Возражение 3. Далее, похоже, что человек не является слабым в отношении тех вещей, которые подчинены его воле.

Но будет ли человек делать или не делать то, к чему его страсть склоняет его, зависит от человеческой воли, согласно сказанному [в Писании]: «Желание твое влечет тебя к себе, но ты господствуй над ним»485 (Быт. 4, 7). Следовательно, совершенный из-за страсти грех не является грехом по слабости.

Этому противоречит мнение Цицерона, который полагал страсти болезнями души486. Но слабость – это другое имя болезни. Следовательно, тот грех, который последует страсти, можно называть грехом по слабости.

Отвечаю: причину греха надлежит усматривать со стороны души, в которой по преимуществу и коренится грех. Затем, душе можно усваивать слабость по аналогии со слабостью тела. В самом деле, о человеческом теле говорят как о слабом тогда, когда оно повреждено или встречает препятствие на пути выполнения надлежащего действия вследствие некоторой неупорядоченности его частей, а именно когда жидкости и члены человеческого тела перестают подчиняться своим управляющим и движущим силам. Таким образом, [тот или иной] член [тела] называется слабым, когда он не способен исполнять функции здорового члена, например, глаз – когда он не может ясно видеть. Поэтому и слабость души проявляется в том, что душа встречает препятствие на пути выполнения надлежащего ей действия вследствие неупорядоченности в ее частях. Далее, как о частях тела говорят как о находящихся вне порядка тогда, когда они оказываются не в состоянии подчиняться порядку природы, точно так же о частях души говорят как о неупорядоченных тогда, когда они не подчиняются порядку разума, поскольку разум является управляющей силой частей души. Поэтому когда вопреки порядку разума на вожделеющую или раздражительную способность воздействует какая-либо страсть, то в результате этого на пути выполнения надлежащего человеку действия возникает препятствие (а как именно – об этом уже было сказано), что и принято считать грехом по слабости (в связи с чем Философ сравнивает невоздержанного человека с эпилептиком, члены которого движутся вопреки его намерению487).

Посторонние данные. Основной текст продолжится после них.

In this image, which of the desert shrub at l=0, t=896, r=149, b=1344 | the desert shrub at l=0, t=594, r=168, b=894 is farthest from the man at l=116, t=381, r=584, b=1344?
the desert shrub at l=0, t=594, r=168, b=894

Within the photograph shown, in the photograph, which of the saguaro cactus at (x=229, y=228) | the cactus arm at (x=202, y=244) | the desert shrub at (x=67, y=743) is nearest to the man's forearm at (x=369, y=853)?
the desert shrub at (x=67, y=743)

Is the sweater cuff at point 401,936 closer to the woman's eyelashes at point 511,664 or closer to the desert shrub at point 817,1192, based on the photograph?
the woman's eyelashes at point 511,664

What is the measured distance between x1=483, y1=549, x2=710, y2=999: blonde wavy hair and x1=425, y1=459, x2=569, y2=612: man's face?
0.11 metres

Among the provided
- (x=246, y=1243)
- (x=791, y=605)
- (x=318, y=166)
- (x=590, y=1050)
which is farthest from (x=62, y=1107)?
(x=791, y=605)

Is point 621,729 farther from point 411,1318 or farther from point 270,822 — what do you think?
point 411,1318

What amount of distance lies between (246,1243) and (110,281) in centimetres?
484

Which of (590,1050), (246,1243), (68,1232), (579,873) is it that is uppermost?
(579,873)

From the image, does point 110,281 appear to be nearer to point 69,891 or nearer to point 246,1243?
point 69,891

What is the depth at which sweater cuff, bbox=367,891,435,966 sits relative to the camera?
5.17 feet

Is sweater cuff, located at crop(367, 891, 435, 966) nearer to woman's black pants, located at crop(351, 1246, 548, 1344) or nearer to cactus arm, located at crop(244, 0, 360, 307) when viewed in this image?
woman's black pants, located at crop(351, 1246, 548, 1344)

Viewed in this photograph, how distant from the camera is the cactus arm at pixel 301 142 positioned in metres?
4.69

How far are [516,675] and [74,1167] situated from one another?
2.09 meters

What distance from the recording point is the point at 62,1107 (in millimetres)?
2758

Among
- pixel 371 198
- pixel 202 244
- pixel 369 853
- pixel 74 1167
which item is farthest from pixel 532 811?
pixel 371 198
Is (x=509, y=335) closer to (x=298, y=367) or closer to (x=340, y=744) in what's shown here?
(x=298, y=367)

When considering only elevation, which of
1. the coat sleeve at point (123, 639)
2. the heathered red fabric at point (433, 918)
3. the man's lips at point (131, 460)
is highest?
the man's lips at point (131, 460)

Ответ на возражение 1. Как в случае тела – чем сильнее противное порядку природы движение, тем слабее оказывается [тело], точно так же чем сильнее противное порядку разума движение страсти, тем слабее оказывается душа.

Ответ на возражение 2. Грех надлежит усматривать в первую очередь в акте воли, для которого слабость тела не является препятствием; в самом деле, слабый телом может быть готовым к действию со стороны воли, хотя при этом и наталкиваться на препятствие со стороны страсти, о чем уже было сказано (1). Поэтому когда речь идет о грехах по слабости, то в первую очередь надлежит обращать внимание на слабость не тела, а души. Впрочем, порою слабость души называют слабостью плоти, а именно постольку, поскольку она является следствием состояния плоти – ведь страсти души возникают в нас через посредство чувственного желания, которое является использующей телесный орган способностью.

Ответ на возражение 3. Соглашаться или нет на то, к чему склоняет нас страсть, зависит от воли, и в этом смысле о нашем желании говорят как о том, над чем мы господствуем; однако это согласие или несогласие воли может встречать препятствие, а как – уже было разъяснено (1).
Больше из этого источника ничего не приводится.